* _Provided passage_
+ + +

Yesterday Red Baron was on his way to a rather academic lecture about:
Die karolingische Reform und der Bildtransfer aus der Spätantike in den
Norden – bis hin zum Adelhauser Tragaltar
(The Carolingian reform and the image transfer from Late Antiquity to the north
- up to the portable altar from Adelhausen).
|
Käthe Kollwitz:
Never war again
|
Walking downtown to the
Museumsgesellschaft,
I noticed a protest march turning from a side street into
Kaiser-Joseph-Straße. The people carried banners and black crosses with names
for regions presently devastated by war: Afghanistan, Iraq,
Israel, Libya, Nigeria, Palestine, Somalia, Sudan, Syria, Ukraine, and Yemen.
It was
a march commemorating the
International Day of Peace
that in Germany is traditionally held on September 1, the day when
the Third Reich started the Second World War 75 years ago by invading
Poland.

+ + +

* _Dataset extract_
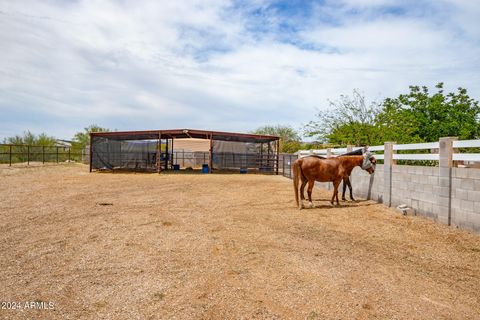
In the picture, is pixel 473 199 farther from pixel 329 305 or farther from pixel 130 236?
A: pixel 130 236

+ + +

* _Short exercise 1_
In the peace march account, on what date is the International Day of Peace traditionally held in Germany?
* _Short exercise 2_
Please set down word for word the part of the peace march account starting with "Yesterday Red Baron" and going on through "altar from Adelhausen).".

* _Task output 1_
September 1

* _Task output 2_
Yesterday Red Baron was on his way to a rather academic lecture about:
Die karolingische Reform und der Bildtransfer aus der Spätantike in den
Norden – bis hin zum Adelhauser Tragaltar
(The Carolingian reform and the image transfer from Late Antiquity to the north
- up to the portable altar from Adelhausen).